Esse fenômeno da perda de base da TV paga é mundial, mas eu não acho que ela será dizimada. Ela está em um processo de transformação, que passa naturalmente pela tecnologia. As empresas de TV paga têm feito, na oferta de seu portfólio, canais integrados, agregados digitalmente. E todas elas estão caminhando nesse sentido. E os brasileiros, principalmente das classes mais abastadas, que têm a TV paga há muitos anos, terão condições de continuar pagando. É uma questão de comodidade. Talvez quem nunca teve uma TV paga e descobriu o streaming não se torne assinante, mas muitos assinantes antigos devem seguir com a TV paga.
Como foi o processo de adaptação demandado pelo início pandemia, em 2020? Foi o maior desafio de sua carreira nestes 40 anos de Globo?
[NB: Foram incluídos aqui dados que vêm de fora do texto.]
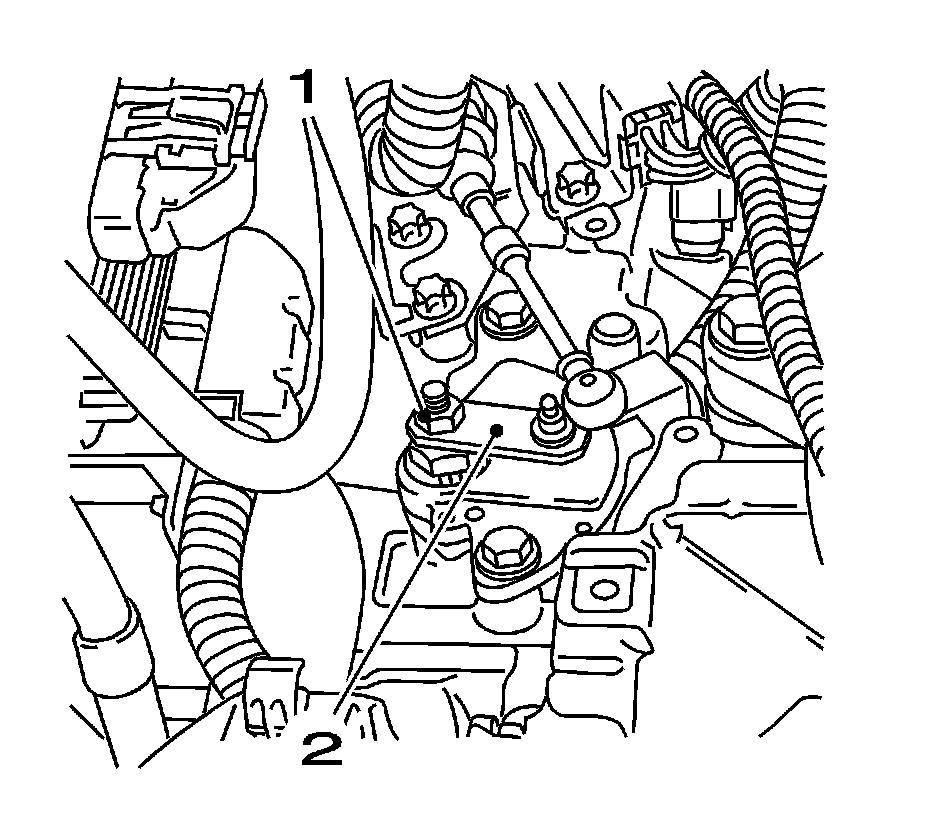 1
2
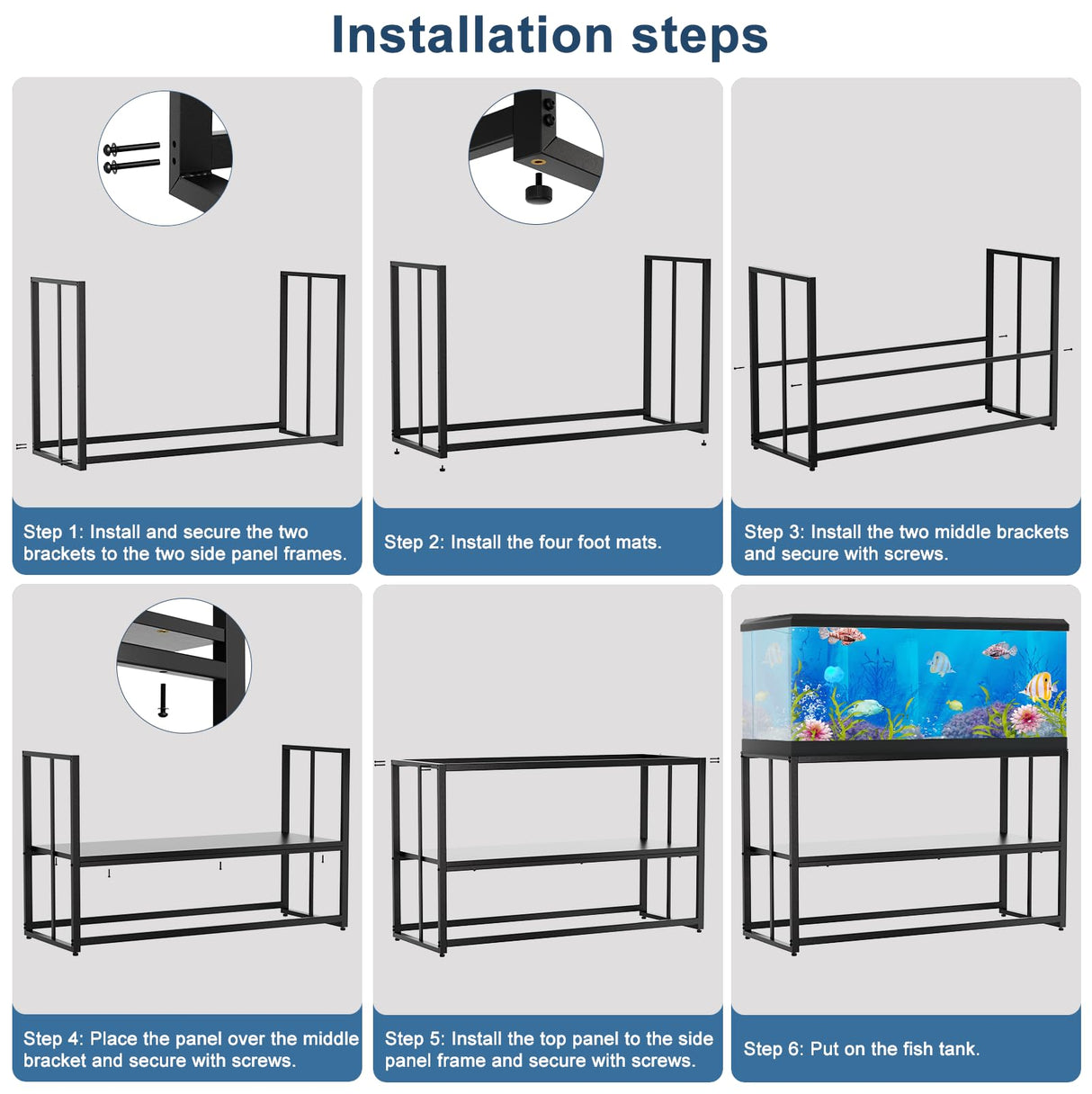 Installation steps

Step 1: Install and secure the two brackets to the two side panel frames.

Step 2: Install the four foot mats.

Step 3: Install the two middle brackets and secure with screws.

Step 4: Place the panel over the middle bracket and secure with screws.

Step 5: Install the top panel to the side panel frame and secure with screws.

Step 6: Put on the fish tank.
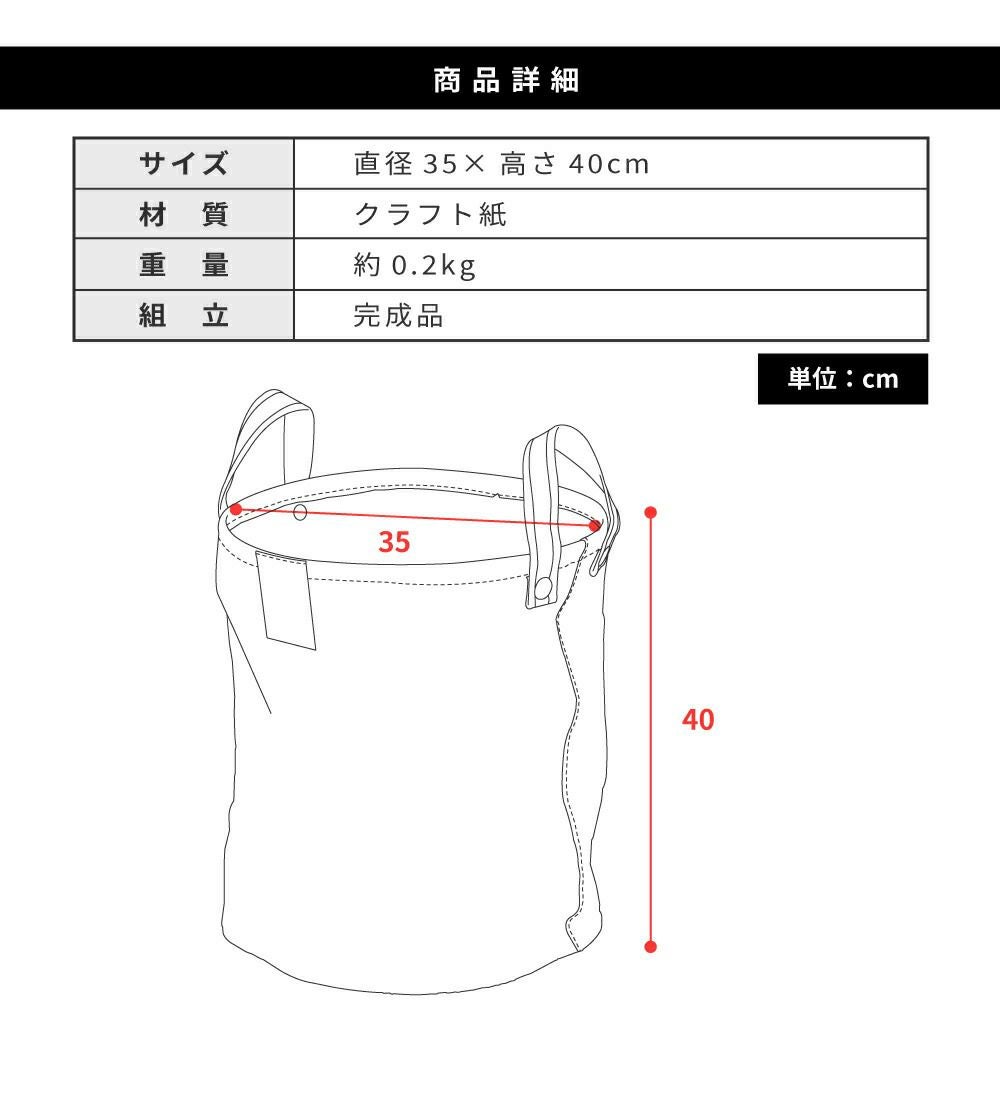 商品詳細

| サイズ | 直径 35× 高さ 40cm |
|---|---|
| 材 質 | クラフト紙 |
| 重 量 | 約 0.2kg |
| 組 立 | 完成品 |

単位：cm

35

40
Em meio a essa imensa tragédia que foi a pandemia do coronavírus, nós, na Globo, hoje, estamos bastante orgulhosos de termos cumprido o nosso papel social dentro deste país. Nós colocamos, de maneira ininterrupta, reforçando inclusive, o trabalho de cobertura jornalística, garantindo que não faltaria informação transparente e real para a população. Tomamos todas as medidas para que a empresa pudesse se preservar e preservar os seus talentos, levando cerca de 10 mil colaboradores para trabalhar de maneira remota, entrando ao vivo, participando da programação. E nas afiliadas foi exatamente o mesmo comportamento, com as equipes de jornalismo e tecnologia necessárias para garantir que a população estivesse bem informada, com acesso à continuidade da programação de alta qualidade. Nós tivemos que, naturalmente, rever nossa estratégia de produção de conteúdo, mas saímos orgulhos de todo o trabalho jornalístico feito em um país tão polarizado como o nosso anda ultimamente. Mas confesso que foi, destes meus 40 anos de casa, a mais complexa experiência, de reformatar a maneira de operar a empresa, realizada praticamente em um final de semana, envolvendo todos os nossos 15 mil colaboradores e a imensa audiência, que não poderia deixar de estar assistida.